[Start of TEXT BLOCK]

The removal of that tax relief is tempting more and more landlords to incorporate their buy to let business as a limited liability company.

As we highlighted in December, almost two-thirds of all landlords owning portfolios of eleven or more buy to let properties intend to purchase any further acquisitions through a limited liability company. Of the remainder – those landlords owning up to ten such properties – 62% also plan to buy through a limited liability company.

Why has there been such a marked shift towards incorporation – and might you be tempted to do the same?

The advantages of incorporation

The Residential Landlords’ Association (RLA) explains that incorporation involves the transfer of ownership from the individual landlord to the company he or she has set up.

With that transfer of ownership, tax liabilities are also transferred to the company. Instead of paying income tax on the profits of the buy to let business, the landlord’s company becomes responsible for corporation tax.

For landlords privately owning buy to let property, income tax on earnings up to £50,000 a year are taxed at the basic rate of 20%; on earnings between £50,000 and £150,000 a year, you are taxed at a rate of 40%; and if you earn more than £150,000, you pay the additional rate of income tax of 45%.

As a limited liability company, on the other hand, the earnings from your portfolio of buy to let properties are taxed at a standard rate of just 19%.

Is it worth it?

Although there are tax advantages in forming a limited liability company for your buy to let business, the savings all depend on the rate at which you would be paying income tax.

Certainly, if you are in the higher or additional tax rate bands – of 40% and 45% respectively – those savings may appear well worth the effort.

If you pay income tax at the basic rate of 20%, however, the 1% saving by switching to corporation tax is doubtful. That is because there are several costs involved in setting up and maintaining a limited liability company:

  • the transfer from private to company ownership of your property, for example, might mean you having to remortgage – and pay the fees involved;
  • there are – relatively modest – legal costs involved in setting up the company, filing annual returns to Companies House and the regular fees you need to pay an accountant;
  • you might also want to maintain a registered legal address for the company – separate from your home address; and
  • might also need to consider setting up a business bank account for the company.

If you own a large portfolio of buy to let properties, are planning to expand, and your earnings take you into higher income tax bands, you may benefit from switching ownership of your portfolio to a limited liability company. If you own a single buy to let property, however, any gain is likely to be offset by the cost of setting up and maintaining a company.

[End of TEXT BLOCK]
[Start of ENTRIES SHOWN]

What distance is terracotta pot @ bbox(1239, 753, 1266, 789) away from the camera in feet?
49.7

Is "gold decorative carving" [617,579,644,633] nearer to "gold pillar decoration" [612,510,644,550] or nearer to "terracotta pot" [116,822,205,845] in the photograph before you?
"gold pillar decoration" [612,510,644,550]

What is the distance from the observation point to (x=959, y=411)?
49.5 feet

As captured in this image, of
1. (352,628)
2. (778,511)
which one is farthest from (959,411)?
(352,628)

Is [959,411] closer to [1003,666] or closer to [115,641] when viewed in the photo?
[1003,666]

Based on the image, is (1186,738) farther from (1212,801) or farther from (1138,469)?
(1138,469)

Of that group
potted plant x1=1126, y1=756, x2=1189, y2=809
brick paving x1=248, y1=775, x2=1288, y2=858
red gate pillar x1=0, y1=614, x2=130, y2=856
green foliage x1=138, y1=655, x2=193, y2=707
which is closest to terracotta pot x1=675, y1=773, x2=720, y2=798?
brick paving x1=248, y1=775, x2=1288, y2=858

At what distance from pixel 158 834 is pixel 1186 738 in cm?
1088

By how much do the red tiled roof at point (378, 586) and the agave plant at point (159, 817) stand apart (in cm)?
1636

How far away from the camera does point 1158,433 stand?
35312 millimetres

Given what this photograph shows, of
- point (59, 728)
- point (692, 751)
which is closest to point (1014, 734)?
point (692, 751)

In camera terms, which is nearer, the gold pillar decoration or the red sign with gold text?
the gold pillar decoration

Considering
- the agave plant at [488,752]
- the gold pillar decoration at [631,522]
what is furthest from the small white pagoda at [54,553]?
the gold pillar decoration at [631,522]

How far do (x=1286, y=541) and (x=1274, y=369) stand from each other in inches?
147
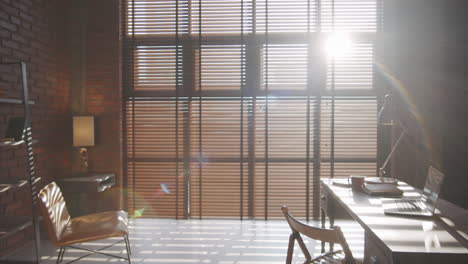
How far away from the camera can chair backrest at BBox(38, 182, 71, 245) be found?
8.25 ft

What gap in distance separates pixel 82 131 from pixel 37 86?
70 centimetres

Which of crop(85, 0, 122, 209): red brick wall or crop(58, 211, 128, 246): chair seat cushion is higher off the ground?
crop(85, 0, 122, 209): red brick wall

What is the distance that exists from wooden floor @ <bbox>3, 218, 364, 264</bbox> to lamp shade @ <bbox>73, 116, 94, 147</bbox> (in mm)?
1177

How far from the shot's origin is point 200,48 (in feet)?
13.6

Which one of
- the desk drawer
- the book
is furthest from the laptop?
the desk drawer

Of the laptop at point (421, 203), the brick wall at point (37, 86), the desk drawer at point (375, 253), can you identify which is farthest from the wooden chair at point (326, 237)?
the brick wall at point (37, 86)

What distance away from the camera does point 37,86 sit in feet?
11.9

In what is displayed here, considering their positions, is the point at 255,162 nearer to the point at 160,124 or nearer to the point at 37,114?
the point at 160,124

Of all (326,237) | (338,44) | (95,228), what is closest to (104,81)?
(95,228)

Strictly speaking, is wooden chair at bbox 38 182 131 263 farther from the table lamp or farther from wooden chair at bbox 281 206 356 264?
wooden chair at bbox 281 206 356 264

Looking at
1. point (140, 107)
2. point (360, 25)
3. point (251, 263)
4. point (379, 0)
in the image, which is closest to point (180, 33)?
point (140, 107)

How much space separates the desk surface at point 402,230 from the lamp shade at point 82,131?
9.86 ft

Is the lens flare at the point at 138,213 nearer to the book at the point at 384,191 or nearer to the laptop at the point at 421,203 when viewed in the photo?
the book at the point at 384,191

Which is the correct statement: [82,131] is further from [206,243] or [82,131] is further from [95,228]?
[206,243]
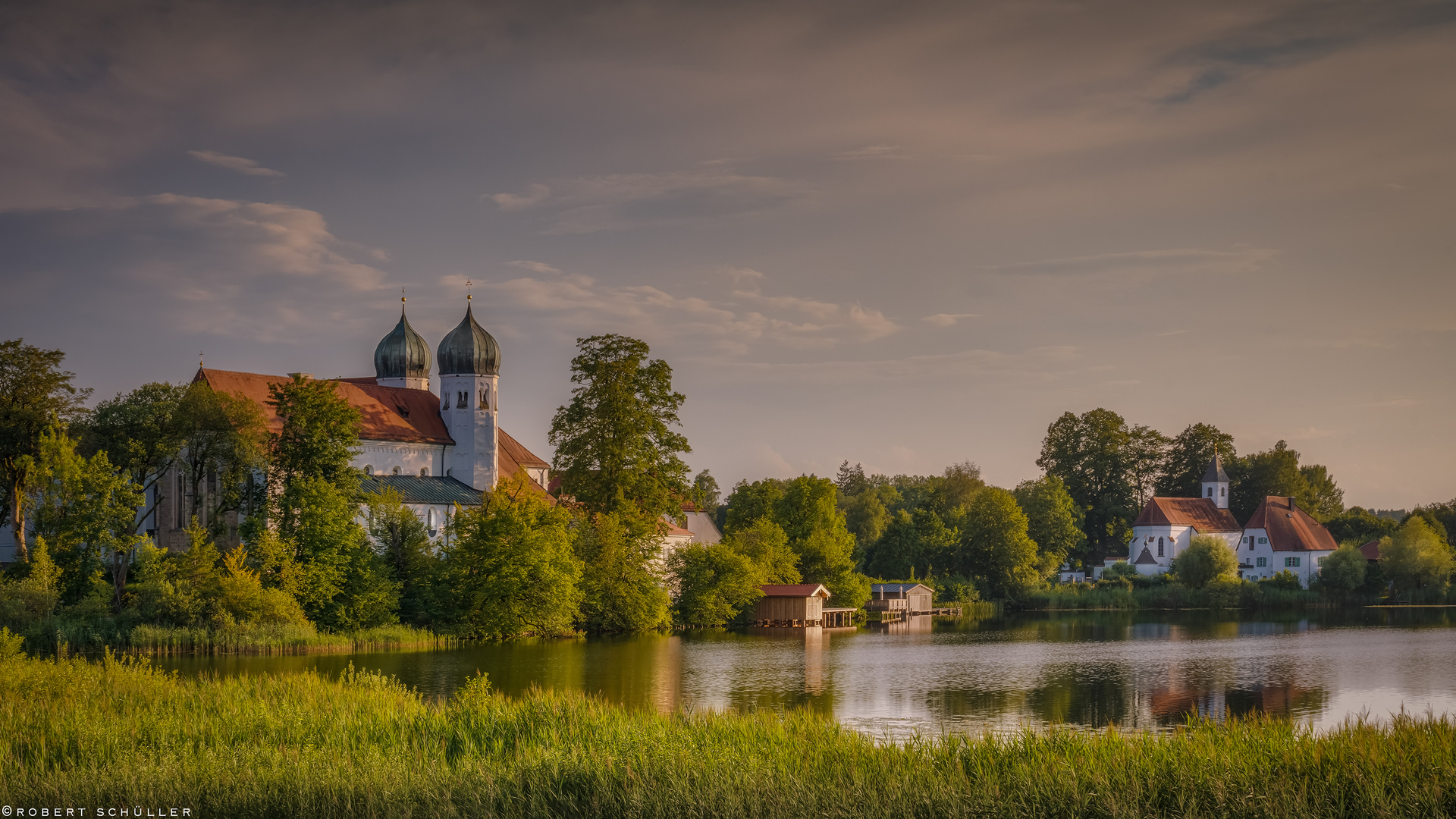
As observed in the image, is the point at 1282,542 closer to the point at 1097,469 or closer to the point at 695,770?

[End of ENTRIES SHOWN]
[Start of ENTRIES SHOWN]

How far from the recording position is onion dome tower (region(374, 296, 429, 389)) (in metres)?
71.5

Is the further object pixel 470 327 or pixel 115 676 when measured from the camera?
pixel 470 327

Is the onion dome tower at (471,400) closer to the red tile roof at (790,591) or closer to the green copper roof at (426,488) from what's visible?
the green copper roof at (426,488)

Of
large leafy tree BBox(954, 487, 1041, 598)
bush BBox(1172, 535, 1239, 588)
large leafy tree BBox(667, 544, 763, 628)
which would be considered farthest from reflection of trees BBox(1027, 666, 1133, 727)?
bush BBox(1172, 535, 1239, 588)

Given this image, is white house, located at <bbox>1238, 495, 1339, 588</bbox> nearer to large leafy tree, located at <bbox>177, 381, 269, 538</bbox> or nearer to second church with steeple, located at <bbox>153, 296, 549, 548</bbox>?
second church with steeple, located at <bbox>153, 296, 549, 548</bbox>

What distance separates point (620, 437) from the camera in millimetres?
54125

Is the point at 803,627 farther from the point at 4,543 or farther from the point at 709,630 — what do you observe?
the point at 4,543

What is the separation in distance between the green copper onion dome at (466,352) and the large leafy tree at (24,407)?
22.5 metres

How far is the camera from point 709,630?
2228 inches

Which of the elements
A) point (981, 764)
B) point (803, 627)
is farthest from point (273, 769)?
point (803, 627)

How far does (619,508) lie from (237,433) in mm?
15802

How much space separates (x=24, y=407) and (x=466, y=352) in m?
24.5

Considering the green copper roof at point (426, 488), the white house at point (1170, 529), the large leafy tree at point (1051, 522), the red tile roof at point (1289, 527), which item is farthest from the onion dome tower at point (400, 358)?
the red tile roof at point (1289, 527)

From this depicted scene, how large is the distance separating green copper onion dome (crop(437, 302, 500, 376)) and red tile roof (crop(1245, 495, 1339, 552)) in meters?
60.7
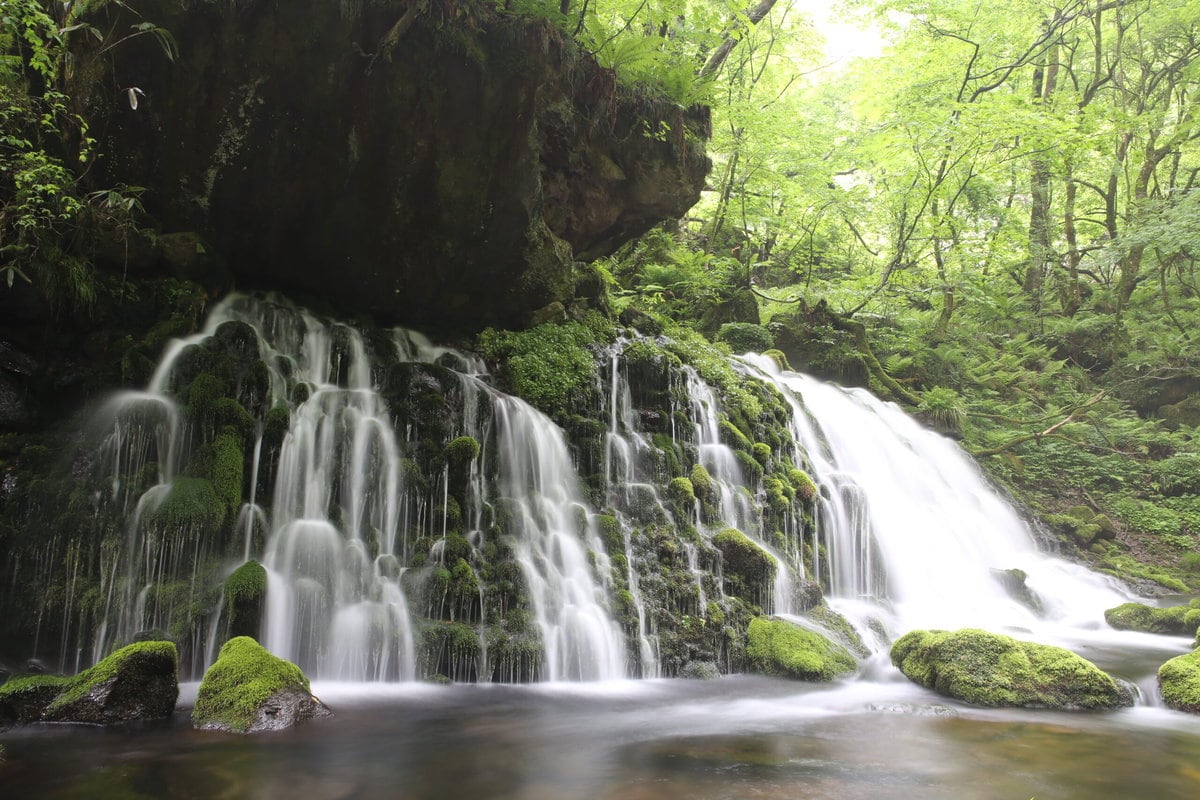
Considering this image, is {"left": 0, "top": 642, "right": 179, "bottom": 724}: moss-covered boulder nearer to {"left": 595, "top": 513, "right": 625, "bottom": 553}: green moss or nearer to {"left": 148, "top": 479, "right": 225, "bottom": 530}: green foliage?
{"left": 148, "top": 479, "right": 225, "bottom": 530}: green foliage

[End of ENTRIES SHOWN]
[Start of ENTRIES SHOWN]

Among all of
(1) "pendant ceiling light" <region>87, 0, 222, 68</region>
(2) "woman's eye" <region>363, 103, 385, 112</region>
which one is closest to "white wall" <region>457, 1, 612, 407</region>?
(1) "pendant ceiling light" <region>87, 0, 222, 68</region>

[End of ENTRIES SHOWN]

Condense the paragraph beginning "If you own a large portfolio" from the text on buy to let incorporation above into a two-point list that keeps its main facts.

- Landlords with a large buy to let portfolio who plan to expand and whose earnings reach the higher income tax bands may benefit from moving the portfolio into a limited liability company.
- For a landlord with a single buy to let property, the cost of setting up and maintaining a company is likely to offset any gain.